### AIM
Quote the whole listing word for word, please.

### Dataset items
>>>

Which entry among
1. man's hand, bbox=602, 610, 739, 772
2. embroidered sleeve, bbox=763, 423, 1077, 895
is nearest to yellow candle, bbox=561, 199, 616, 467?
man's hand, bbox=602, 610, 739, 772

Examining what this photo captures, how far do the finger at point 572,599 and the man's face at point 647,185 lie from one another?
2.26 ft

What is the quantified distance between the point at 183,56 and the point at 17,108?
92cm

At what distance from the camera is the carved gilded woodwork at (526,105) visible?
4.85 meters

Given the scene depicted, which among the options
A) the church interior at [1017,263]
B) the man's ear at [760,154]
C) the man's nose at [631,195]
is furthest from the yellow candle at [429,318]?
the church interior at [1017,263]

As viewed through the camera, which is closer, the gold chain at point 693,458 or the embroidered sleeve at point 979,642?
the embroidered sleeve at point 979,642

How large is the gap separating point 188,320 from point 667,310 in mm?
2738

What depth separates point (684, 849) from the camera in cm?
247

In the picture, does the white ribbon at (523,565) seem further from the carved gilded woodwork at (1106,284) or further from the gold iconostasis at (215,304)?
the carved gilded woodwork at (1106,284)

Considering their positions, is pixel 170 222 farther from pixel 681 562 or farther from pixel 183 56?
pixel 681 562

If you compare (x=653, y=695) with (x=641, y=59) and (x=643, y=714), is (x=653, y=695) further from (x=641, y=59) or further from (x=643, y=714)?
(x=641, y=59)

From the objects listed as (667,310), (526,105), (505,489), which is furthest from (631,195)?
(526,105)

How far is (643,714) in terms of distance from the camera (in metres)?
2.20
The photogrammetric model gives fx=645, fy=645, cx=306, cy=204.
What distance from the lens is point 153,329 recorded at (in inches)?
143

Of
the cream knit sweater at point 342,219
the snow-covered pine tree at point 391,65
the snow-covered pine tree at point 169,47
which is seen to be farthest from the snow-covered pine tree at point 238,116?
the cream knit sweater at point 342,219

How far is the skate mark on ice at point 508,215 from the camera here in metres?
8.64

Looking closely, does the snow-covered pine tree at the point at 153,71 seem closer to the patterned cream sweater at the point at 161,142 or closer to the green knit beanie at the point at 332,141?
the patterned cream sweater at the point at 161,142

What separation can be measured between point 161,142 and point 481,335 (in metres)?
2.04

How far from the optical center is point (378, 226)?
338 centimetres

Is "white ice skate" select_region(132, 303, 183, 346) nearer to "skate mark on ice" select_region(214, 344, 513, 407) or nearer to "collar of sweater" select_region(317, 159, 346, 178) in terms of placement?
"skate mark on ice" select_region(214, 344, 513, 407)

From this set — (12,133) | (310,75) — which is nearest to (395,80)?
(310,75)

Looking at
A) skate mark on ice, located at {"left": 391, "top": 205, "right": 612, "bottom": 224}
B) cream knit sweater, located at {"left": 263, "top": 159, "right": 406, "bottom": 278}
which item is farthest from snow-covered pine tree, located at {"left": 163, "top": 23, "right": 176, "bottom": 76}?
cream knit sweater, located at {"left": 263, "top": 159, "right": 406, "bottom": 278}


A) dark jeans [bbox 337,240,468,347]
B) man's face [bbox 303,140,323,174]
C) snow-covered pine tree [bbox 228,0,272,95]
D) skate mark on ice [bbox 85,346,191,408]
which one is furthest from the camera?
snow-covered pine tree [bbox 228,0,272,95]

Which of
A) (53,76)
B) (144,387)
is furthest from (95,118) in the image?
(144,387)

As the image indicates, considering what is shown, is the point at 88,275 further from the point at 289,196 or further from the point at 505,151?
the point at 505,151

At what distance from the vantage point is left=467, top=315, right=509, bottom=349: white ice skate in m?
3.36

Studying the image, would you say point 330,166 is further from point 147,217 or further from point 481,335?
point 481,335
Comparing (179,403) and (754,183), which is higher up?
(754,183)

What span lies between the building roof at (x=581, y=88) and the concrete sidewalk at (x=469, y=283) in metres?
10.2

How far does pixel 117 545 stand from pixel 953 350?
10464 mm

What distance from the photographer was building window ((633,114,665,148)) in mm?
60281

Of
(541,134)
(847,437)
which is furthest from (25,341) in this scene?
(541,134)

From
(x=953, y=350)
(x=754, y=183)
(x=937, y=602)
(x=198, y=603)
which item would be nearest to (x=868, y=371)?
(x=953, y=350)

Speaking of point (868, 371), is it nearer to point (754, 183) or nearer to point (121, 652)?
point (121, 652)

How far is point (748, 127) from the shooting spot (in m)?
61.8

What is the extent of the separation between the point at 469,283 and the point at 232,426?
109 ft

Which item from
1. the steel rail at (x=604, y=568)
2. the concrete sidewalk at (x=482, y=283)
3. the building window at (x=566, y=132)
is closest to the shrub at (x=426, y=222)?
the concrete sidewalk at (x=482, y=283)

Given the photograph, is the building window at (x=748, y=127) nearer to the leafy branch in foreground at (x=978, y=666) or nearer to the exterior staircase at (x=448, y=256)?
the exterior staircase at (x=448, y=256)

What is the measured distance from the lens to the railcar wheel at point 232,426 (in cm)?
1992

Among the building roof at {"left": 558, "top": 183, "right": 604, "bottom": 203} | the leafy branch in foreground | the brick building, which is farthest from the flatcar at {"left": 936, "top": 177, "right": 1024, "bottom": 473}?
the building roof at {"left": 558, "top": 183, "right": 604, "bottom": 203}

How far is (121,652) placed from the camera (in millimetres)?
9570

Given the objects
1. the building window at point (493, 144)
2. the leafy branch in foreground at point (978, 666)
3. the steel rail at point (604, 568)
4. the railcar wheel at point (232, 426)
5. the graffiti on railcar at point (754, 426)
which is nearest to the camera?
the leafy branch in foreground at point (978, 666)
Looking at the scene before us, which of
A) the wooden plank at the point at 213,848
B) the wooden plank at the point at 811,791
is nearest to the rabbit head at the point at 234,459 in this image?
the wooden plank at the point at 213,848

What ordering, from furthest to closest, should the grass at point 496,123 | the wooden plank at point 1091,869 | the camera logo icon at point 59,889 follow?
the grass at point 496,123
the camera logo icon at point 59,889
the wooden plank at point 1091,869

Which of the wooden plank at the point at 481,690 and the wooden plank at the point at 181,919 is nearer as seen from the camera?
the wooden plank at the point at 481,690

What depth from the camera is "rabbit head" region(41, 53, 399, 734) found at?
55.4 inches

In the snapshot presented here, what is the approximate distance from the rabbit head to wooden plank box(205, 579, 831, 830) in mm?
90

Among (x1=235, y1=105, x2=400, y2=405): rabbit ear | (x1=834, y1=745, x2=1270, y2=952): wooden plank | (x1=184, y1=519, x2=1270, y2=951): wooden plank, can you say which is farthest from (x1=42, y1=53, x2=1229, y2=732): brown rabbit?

<<<

### ANSWER IN FULL
Which entry among
1. man's hand, bbox=602, 610, 739, 772
2. embroidered sleeve, bbox=763, 423, 1077, 895
is nearest to yellow candle, bbox=561, 199, 616, 467?
man's hand, bbox=602, 610, 739, 772

Examining what this photo captures, how far do the finger at point 572,599 and the man's face at point 647,185 lie from one another?
2.26 ft

What is the quantified distance between the point at 183,56 and the point at 17,108?
92cm

At what distance from the camera is the carved gilded woodwork at (526,105) visible?
4.85 meters

Given the scene depicted, which among the options
A) the church interior at [1017,263]
B) the man's ear at [760,154]
C) the man's nose at [631,195]
is furthest from the yellow candle at [429,318]?
the church interior at [1017,263]

As viewed through the camera, which is closer, the gold chain at point 693,458 or the embroidered sleeve at point 979,642?
the embroidered sleeve at point 979,642

How large is the gap separating point 188,320 from point 667,310 in mm?
2738

What depth separates point (684, 849) from the camera in cm?
247

In the picture, does the white ribbon at (523,565) seem further from the carved gilded woodwork at (1106,284) or further from the gold iconostasis at (215,304)?
the carved gilded woodwork at (1106,284)

Considering their positions, is pixel 170 222 farther from pixel 681 562 or farther from pixel 183 56?
pixel 681 562

If you compare (x=653, y=695) with (x=641, y=59) and (x=643, y=714), is (x=653, y=695) further from (x=641, y=59) or further from (x=643, y=714)?
(x=641, y=59)

From the objects listed as (667,310), (526,105), (505,489), which is furthest from (631,195)?
(526,105)

How far is (643,714) in terms of distance from the camera (in metres)?
2.20
The photogrammetric model gives fx=645, fy=645, cx=306, cy=204.
What distance from the lens is point 153,329 recorded at (in inches)?
143

Of
the cream knit sweater at point 342,219
the snow-covered pine tree at point 391,65
the snow-covered pine tree at point 169,47
which is seen to be farthest from the snow-covered pine tree at point 238,116?
the cream knit sweater at point 342,219

How far is the skate mark on ice at point 508,215 from the camera here in metres?
8.64

Looking closely, does the snow-covered pine tree at the point at 153,71 seem closer to the patterned cream sweater at the point at 161,142 or closer to the green knit beanie at the point at 332,141?
the patterned cream sweater at the point at 161,142

What separation can be measured between point 161,142 and point 481,335 (in metres)?
2.04

How far from the optical center is point (378, 226)?
338 centimetres

Is "white ice skate" select_region(132, 303, 183, 346) nearer to "skate mark on ice" select_region(214, 344, 513, 407) or nearer to "collar of sweater" select_region(317, 159, 346, 178) in terms of placement?
"skate mark on ice" select_region(214, 344, 513, 407)

From this set — (12,133) | (310,75) — which is nearest to (395,80)?
(310,75)

Looking at
A) skate mark on ice, located at {"left": 391, "top": 205, "right": 612, "bottom": 224}
B) cream knit sweater, located at {"left": 263, "top": 159, "right": 406, "bottom": 278}
which item is farthest from snow-covered pine tree, located at {"left": 163, "top": 23, "right": 176, "bottom": 76}?
cream knit sweater, located at {"left": 263, "top": 159, "right": 406, "bottom": 278}


A) dark jeans [bbox 337,240,468,347]
B) man's face [bbox 303,140,323,174]
C) snow-covered pine tree [bbox 228,0,272,95]
D) skate mark on ice [bbox 85,346,191,408]
which one is furthest from the camera?
snow-covered pine tree [bbox 228,0,272,95]

Which of
A) (53,76)
B) (144,387)
is furthest from (95,118) in the image?
(144,387)

As the image indicates, considering what is shown, is the point at 88,275 further from the point at 289,196 or further from the point at 505,151?
the point at 505,151

At what distance from the vantage point is left=467, top=315, right=509, bottom=349: white ice skate in m?
3.36

Studying the image, would you say point 330,166 is further from point 147,217 or further from point 481,335?
point 481,335
Comparing (179,403) and (754,183), which is higher up?
(754,183)

What span lies between the building roof at (x=581, y=88) and the concrete sidewalk at (x=469, y=283) in metres?
10.2

How far does pixel 117 545 stand from pixel 953 350?
10464 mm

What distance from the photographer was building window ((633,114,665,148)) in mm?
60281

Of
(541,134)
(847,437)
which is furthest from (25,341) in this scene?
(541,134)

From
(x=953, y=350)
(x=754, y=183)
(x=937, y=602)
(x=198, y=603)
which item would be nearest to (x=868, y=371)?
(x=953, y=350)

Speaking of point (868, 371), is it nearer to point (754, 183) or nearer to point (121, 652)?
point (121, 652)

How far is point (748, 127) from the shooting spot (in m)?
61.8

What is the extent of the separation between the point at 469,283 and the point at 232,426?
109 ft

Which item from
1. the steel rail at (x=604, y=568)
2. the concrete sidewalk at (x=482, y=283)
3. the building window at (x=566, y=132)
is closest to the shrub at (x=426, y=222)?
the concrete sidewalk at (x=482, y=283)

Given the photograph, is the building window at (x=748, y=127) nearer to the leafy branch in foreground at (x=978, y=666) or nearer to the exterior staircase at (x=448, y=256)?
the exterior staircase at (x=448, y=256)

What is the measured distance from the lens to the railcar wheel at point 232,426 (in cm)?
1992

Among the building roof at {"left": 558, "top": 183, "right": 604, "bottom": 203} | the leafy branch in foreground | the brick building, which is farthest from the flatcar at {"left": 936, "top": 177, "right": 1024, "bottom": 473}?
the building roof at {"left": 558, "top": 183, "right": 604, "bottom": 203}

How far is (121,652) placed from the camera (in millimetres)?
9570

Given the objects
1. the building window at point (493, 144)
2. the leafy branch in foreground at point (978, 666)
3. the steel rail at point (604, 568)
4. the railcar wheel at point (232, 426)
5. the graffiti on railcar at point (754, 426)
which is nearest to the camera?
the leafy branch in foreground at point (978, 666)
Looking at the scene before us, which of
A) the wooden plank at the point at 213,848
B) the wooden plank at the point at 811,791
is nearest to the rabbit head at the point at 234,459 in this image?
the wooden plank at the point at 213,848

What ordering, from furthest to closest, should the grass at point 496,123 | the wooden plank at point 1091,869 | the camera logo icon at point 59,889 follow?
the grass at point 496,123
the camera logo icon at point 59,889
the wooden plank at point 1091,869

Which of the wooden plank at the point at 481,690 and the wooden plank at the point at 181,919 is nearer as seen from the camera?
the wooden plank at the point at 481,690

What depth from the camera is "rabbit head" region(41, 53, 399, 734) found at?
55.4 inches

In the snapshot presented here, what is the approximate distance from the rabbit head to wooden plank box(205, 579, 831, 830) in mm?
90

Among (x1=235, y1=105, x2=400, y2=405): rabbit ear | (x1=834, y1=745, x2=1270, y2=952): wooden plank | (x1=184, y1=519, x2=1270, y2=951): wooden plank, can you say which is farthest from (x1=42, y1=53, x2=1229, y2=732): brown rabbit?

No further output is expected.